Ce changement d’étage, s’il ne gêne véritablement et officiellement personne, il amende quelque peu le plan de route d’Ivan Gazidis, le nouveau président du club. Là où l’idée initiale est d’installer "sa patte sportive" d’entrée, il doit composer avec les prolongations de contrat "automatiques" - dans le staff ou le groupe de joueurs - générées par la montée. Et reporter à l’hiver suivant, la "révolution" avec l’arrivée de l’entraîneur souhaité depuis le début, Erik Horneland.

Aux résultats sportifs qui déclinent et entraînent les Verts dans la lutte pour le maintien, les dirigeants répondent qu’ils œuvrent en coulisses et dans la discrétion, avec, dans un premier temps, une phase d’observation afin, dans un second, de mieux "reconstruire" l’institution. Or, le scepticisme reste vivace chez les supporters, qui voient un actionnaire fort et riche, "subir" une accession "malgré lui" en juin 2024 avant de … subir de nouveau la chronique d’une descente annoncée, avec même le "fusible" du changement d’entraîneur (Erik Horneland remplace Olivier Dall’Oglio) qui ne stoppe pas la spirale. D’autant que l’idée de dirigeants plus intéressés par le "trading" joueurs fait flores dans le Forez …

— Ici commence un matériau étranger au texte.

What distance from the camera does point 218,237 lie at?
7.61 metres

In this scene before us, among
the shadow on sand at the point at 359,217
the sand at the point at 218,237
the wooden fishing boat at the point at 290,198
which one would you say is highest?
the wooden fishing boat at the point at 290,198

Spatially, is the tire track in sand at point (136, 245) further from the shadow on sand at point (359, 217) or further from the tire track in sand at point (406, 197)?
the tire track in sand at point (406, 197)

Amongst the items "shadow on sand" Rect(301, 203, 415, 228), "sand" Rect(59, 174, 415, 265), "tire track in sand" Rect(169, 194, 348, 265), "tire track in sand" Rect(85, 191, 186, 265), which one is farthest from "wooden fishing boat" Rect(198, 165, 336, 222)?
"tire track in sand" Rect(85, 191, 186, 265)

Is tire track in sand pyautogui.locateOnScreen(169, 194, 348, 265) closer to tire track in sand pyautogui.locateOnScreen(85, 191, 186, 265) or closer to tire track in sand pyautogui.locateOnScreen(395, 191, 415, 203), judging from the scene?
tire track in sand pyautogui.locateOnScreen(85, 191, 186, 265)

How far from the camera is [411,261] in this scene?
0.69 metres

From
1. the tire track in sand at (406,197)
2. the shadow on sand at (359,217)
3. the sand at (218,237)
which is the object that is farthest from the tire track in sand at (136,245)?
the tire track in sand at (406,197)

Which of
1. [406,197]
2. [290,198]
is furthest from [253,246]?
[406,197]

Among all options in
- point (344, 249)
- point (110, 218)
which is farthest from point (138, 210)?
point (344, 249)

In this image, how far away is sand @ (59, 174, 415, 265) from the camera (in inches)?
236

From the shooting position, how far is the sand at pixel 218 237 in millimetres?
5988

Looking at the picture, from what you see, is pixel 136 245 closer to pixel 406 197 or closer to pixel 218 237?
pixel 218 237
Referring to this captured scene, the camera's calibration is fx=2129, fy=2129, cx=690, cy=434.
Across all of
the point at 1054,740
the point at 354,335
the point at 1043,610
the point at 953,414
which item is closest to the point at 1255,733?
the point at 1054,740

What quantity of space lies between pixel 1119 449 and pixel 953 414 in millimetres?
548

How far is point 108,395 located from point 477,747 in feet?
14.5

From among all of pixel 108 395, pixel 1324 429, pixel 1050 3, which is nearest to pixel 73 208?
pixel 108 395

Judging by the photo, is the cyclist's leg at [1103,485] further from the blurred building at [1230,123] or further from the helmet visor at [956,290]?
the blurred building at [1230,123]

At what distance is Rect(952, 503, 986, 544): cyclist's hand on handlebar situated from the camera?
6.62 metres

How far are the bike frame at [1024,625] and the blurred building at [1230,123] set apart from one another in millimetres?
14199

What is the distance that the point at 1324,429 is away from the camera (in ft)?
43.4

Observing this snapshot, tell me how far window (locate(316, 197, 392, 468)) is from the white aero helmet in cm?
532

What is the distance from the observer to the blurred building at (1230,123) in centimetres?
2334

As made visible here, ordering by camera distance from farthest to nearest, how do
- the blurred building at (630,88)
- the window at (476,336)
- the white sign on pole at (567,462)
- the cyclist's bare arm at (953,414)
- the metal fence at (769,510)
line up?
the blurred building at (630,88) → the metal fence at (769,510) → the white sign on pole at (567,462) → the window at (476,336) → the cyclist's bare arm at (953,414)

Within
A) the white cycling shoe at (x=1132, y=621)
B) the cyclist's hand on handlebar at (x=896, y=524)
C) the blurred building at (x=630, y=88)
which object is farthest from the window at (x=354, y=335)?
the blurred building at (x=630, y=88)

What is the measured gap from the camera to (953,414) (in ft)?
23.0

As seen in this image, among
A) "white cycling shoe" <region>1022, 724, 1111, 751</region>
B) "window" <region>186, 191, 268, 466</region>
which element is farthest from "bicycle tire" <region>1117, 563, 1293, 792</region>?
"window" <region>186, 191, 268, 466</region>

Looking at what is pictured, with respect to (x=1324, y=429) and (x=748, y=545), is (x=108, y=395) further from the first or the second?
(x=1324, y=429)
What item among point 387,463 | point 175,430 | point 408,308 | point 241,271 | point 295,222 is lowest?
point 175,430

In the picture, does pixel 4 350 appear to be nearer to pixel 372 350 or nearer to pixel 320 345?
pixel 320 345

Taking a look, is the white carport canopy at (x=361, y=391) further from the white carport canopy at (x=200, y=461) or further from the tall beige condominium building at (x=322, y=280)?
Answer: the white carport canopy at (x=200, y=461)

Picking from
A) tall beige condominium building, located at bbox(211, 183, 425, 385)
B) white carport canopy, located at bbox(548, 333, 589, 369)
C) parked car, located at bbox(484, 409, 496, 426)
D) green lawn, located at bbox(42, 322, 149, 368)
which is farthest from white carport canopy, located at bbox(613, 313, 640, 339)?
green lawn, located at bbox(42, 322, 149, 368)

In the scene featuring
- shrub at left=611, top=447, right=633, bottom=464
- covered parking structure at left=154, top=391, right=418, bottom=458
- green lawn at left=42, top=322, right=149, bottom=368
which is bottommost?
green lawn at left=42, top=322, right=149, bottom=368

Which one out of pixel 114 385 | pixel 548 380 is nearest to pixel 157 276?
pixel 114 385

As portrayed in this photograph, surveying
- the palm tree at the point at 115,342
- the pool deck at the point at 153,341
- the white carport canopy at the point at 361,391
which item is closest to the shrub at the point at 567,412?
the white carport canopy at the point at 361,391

En mai 2025, l’ASSE retrouve la Ligue 2 en ne gagnant que 8 matchs sur 34 et en encaissant plus de deux buts par match. Difficile dans ces conditions de bien comprendre le projet énoncé lors d’une courte annonce médiatique le 3 juin 2024: "Notre projet, c’est de poser les bases d’une ASSE qui retrouve sa place européenne dans la hiérarchie du foot français avec un projet club global (sportif institutionnel) sur le long terme."

Mais à rembobiner les différentes actions faites dans la discrétion qui sied à ce type d’opérations, force est de constater que les dirigeants canadiens, s’ils ont pris leur temps, tiennent leurs promesses. Ainsi, les deux augmentations de capital du premier semestre 2025 affirment la solidité financière du club: passé de 2,3 millions d’euros à la fin 2024 à un peu plus de 33 millions en janvier 2025, il a encore bondi de 36,5 millions au début de l’été. Ainsi, le capital social est désormais établi à 70 millions d’euros.

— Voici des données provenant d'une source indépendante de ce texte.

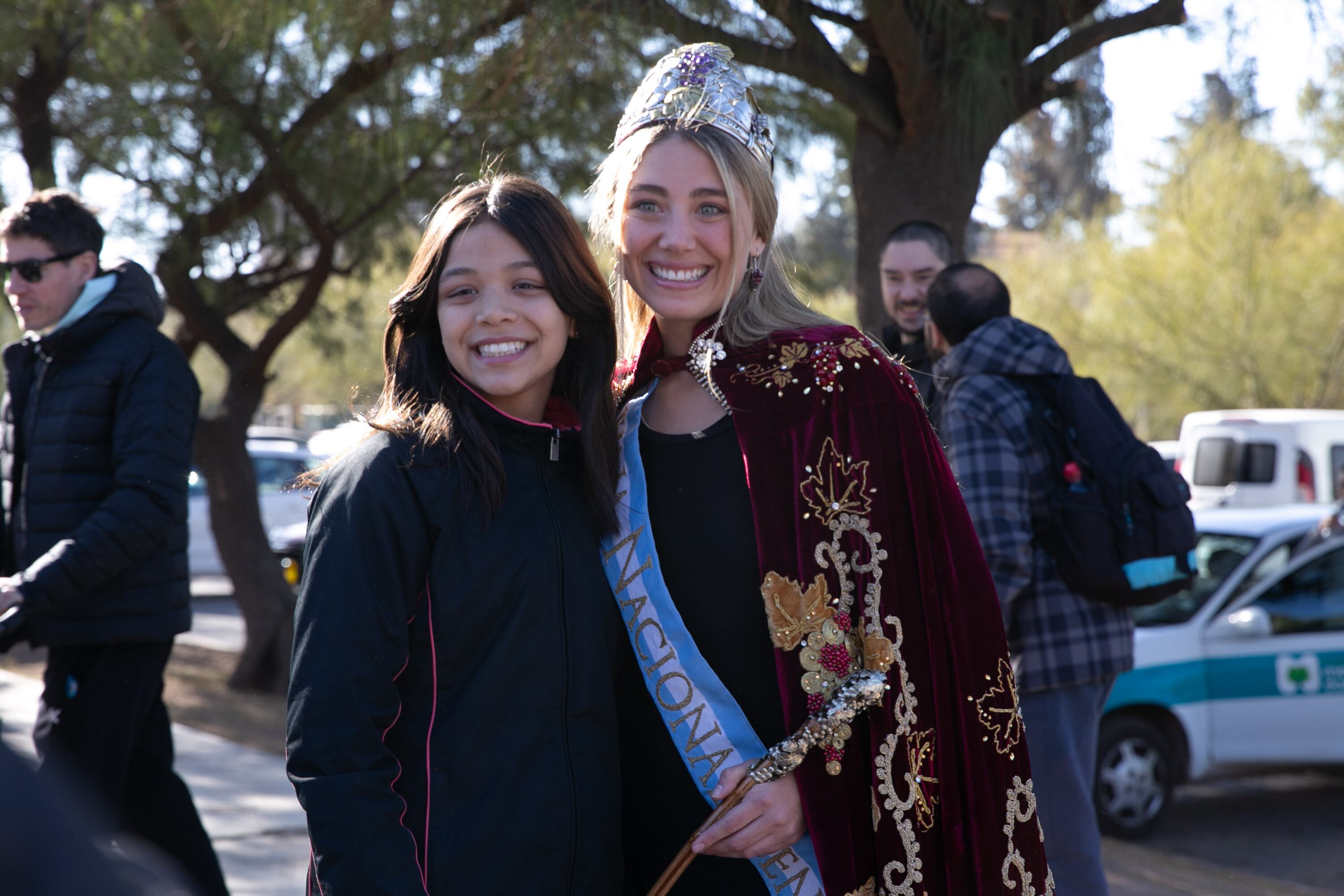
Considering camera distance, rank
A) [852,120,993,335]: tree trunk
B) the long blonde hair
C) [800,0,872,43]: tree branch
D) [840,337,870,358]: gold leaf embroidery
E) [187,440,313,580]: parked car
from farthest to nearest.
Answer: [187,440,313,580]: parked car
[852,120,993,335]: tree trunk
[800,0,872,43]: tree branch
the long blonde hair
[840,337,870,358]: gold leaf embroidery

De plus, dans la volonté de bénéficier plus directement de ses revenus, l’actionnaire du club a investi dix millions d’euros dans le rachat de la régie commerciale "Sportfive", avec l’idée d’un retour sur investissement pas avant 2030, preuve dit-on à l’Etrat qu’ils "pensent sur le long terme". Dans les structures même du club, où travaillent toujours, les dirigeants "historiques" Loïc Perrin en directeur sportif et Jean-François Soucasse, le secteur administratif s’est renforcé avec la création de postes tels que "Directeur de la marque et directeur financier".

Travaux, staff étoffé et recrues

Les bâtiments au centre d’entraînement font l’objet de travaux, qui seront amplifiés à l’été 2026 et le secteur sportif bénéficie de cette volonté de "structurer sur le long terme", comme le définira dans l’interview qu’il nous a accordée, Huss Fahmy, l’un des hommes forts du projet aux côtés d’Ivan Gazidis, président du club et de Jason Rosenfeld.

Des ressources humaines enrichissent par ailleurs le staff: "Ils allient compétence et expérience", résume-t-on dans l’entourage du club. Ils s’appellent Donough Holohan à la direction de la performance: il occupait le même poste à Manchester City avec 18 titres en 13 ans sur son CV; Calum Daley à la préparation physique avec des expériences en premier League tout comme Foivos Papastaikoudis (Préparateur mental de Chelsea) ou Paulo Gaudino (Expert en réathlétisation en provenance de Manchester United).

Quant à la cellule de de recrutement, Alexandre Lousberg (Belge) la coordonne, sous la houlette de Loïc Perrin (DS). Cette celllule s’étoffe depuis quelques semaines avec l’arrivée de quatre scouts réputés pour superviser les joueurs ciblés et les championnats: Guillaume Leleu (Concarneau), les Portugais Freddy Ferreira et Pedro Ferreirinha et l’Allemand Uli Schier.

Et si le premier mercato de l’ère Kilmers Sports à l’été 2024 a manqué de lisibilité avec la plus grosse recrue du club (Lucas Stassin, 19 ans, 10 millions d’euros pour une enveloppe totale de 23 millions dépenses) sur fond de prolongations obligées de cadres de la montée, le suivant a plus épousé les contours du projet, avec la création d’une équipe forte, sans vente avec gains immédiats des joueurs majeurs: le refus des dirigeants de céder, même pour 25 millions d’euros, l’attaquant belge l’a prouvé.

Les féminines aussi

Erik Horneland a ainsi conservé ses talents à fort potentiels (Stassin, Davitashvili, Boakye, Old), ses éléments d’expérience (Larsonneur, Cardona, Bernauer) et locaux (Moueffek, Nadé). Le technicien norvégien fonctionne désormais avec un groupe léger, afin de laisser la place aux jeunes formés au club comme N’Guessan, Gadegbeku ou El Jamali. Quant à l’opération dégraissage, elle a concerné de nombreux joueurs que ne souhaitaient plus le coach (Briançon, Petrot, Mouton, Wadji, Cornud, Fomba, Sissoko, Bouchouari), un entraîneur qui incarne "une philosophie de jeu tournée vers l’avant avec une volonté de créer un style de jeu propre à l’ASSE devant entrer en résonnance avec l’enthousiasme de Geoffroy Guichard", résume une source au club.

Propriétaire nord-américain oblige, la partie féminine du club n’est pas oubliée: un nouveau coach, Sébastien Joseph connu pour performer avec des clubs habitués à lutter contre la relégation (Rodez, Soyaux, Dijon) dirige le groupe avec la volonté d’installer la place de l’ASSE dans "le sillon d’équipes intouchables en Première Ligue". Ainsi, la professionnalisation du staff technique est en cours et l’encadrement va s’étoffer, notamment pour améliorer les conditions de vie autour des joueuses.